1972 book by J.S.M. Matsebula

A History of Swaziland is a history book by Swazi historian and linguist J.S.M. Matsebula. Originally published in 1972, it was republished in multiple editions by Longman Southern Africa, including a third edition in 1988.

==Contents==
It documents the political, social and cultural development of Swaziland (now Eswatini) from its early history through the twentieth century.

Subsequent editions expanded on its historical coverage of Swaziland and became one of the cited accounts of Swaziland's precolonial ethnic formations, colonial encounters and transition into independence.

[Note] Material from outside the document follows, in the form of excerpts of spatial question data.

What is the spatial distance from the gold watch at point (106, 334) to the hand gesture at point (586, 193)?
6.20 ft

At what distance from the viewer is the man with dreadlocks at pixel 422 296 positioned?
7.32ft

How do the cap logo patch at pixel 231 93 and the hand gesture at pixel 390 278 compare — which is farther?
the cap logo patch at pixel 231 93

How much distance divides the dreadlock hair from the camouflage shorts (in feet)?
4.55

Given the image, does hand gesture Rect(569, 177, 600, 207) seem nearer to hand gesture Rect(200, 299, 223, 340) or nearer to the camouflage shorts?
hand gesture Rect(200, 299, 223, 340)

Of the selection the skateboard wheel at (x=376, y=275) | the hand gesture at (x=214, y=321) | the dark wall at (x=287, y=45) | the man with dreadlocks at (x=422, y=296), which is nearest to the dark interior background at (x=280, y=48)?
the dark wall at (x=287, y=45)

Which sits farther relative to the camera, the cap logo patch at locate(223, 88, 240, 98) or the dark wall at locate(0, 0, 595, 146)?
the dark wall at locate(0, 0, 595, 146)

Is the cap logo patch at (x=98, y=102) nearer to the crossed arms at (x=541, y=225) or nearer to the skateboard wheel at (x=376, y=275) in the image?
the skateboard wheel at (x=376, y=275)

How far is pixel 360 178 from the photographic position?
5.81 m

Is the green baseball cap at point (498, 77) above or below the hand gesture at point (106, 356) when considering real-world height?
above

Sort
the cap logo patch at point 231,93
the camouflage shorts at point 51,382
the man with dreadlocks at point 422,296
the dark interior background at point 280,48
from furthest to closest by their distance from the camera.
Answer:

Its contents span topics from early inhabitants and the early formation of political units in the region to reigns of major Swazi leaders such as King Dlamini III, King Ngwane III, King Ndvungunye, Sobhuza I, King Mswati II and King Mbandzeni to era of British and Boer colonial administrations during the reigns of King Bhunu and King Sobhuza II.